▶ _Text block_
****************

With all due respect, I know the lines of a Kettenberg quite well. While there is a tendancy these days to call any boat with an attached rudder a "full keeled" boat, there is no resemblance between the keel on the Kettenburg and a full keel. In the days when the Kettenburg was designed (and I began sailing) a fin keel was any keel whose bottom was less than 50% of the length of the boat (sometimes quoted as 50% of the horizontal length of the sailplan) whether or not the boat had an attached rudder or not.

Look at the profile of the Kettenberg 38,(visualizing it without its rudder)
http://www.yachtworld.com/core/list...ised_date=1138143112000&photo_name=2D+Drawing

Or the Kettenburg 46 for that matter:
http://www.yachtworld.com/core/list...e=1185855027000&photo_name=Modified+full+keel

and compare it to the Cal 40.

****************

▶ _Given data_

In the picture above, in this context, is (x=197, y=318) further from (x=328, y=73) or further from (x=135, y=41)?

****************

▶ _Exercise A_
Rewrite the Kettenburg keel post from the part that opens with the words containing "Look at the" through "the Cal 40.", replacing "profile" with "outline".
▶ _Exercise B_
According to the Kettenburg keel post, what made a keel a fin keel when the Kettenburg was designed?
▶ _Exercise C_
Can you extend the Kettenburg keel post past its final sentence?

▶ _Output A_
Look at the outline of the Kettenberg 38,(visualizing it without its rudder)
http://www.yachtworld.com/core/list...ised_date=1138143112000&photo_name=2D+Drawing

Or the Kettenburg 46 for that matter:
http://www.yachtworld.com/core/list...e=1185855027000&photo_name=Modified+full+keel

and compare it to the Cal 40.

▶ _Output B_
Its bottom was less than 50% of the boat's length, sometimes given as 50% of the horizontal length of the sailplan, whether or not the boat had an attached rudder.

▶ _Output C_
http://www.yachtworld.com/core/list...w=&boatname=40'+CAL+CAL+40&photo_name=Photo+6

You will see that the Cal 40, which no one denies is a fin keel, actually has a longer horizontal proportion than the Kettenburg. If you read Lapworth's contemporary descriptions of why he went to a spade rudder on the Cal 40, it was because he had been racing fin keeled/attached rudder boats like the Kettenburg and they were so foul handling that he sought a better underbody design that would improve handling and tracking. The Cal 40 was a revolation compared to these fin keeled/attached rudder boat (as they were called at the time that they were designed) because these early fin keeled spade rudder boats actually tracked better and were much easier to steer by virtue of having a much greater longitundinal monent of interia to their lateral plane than the boats with attached rudders.

In terms of hull sections the Kettenburgs had very similar cross sections as well, with comparatively firm bilges for that era, with a comparatively large fillet whether the keel joins the hull.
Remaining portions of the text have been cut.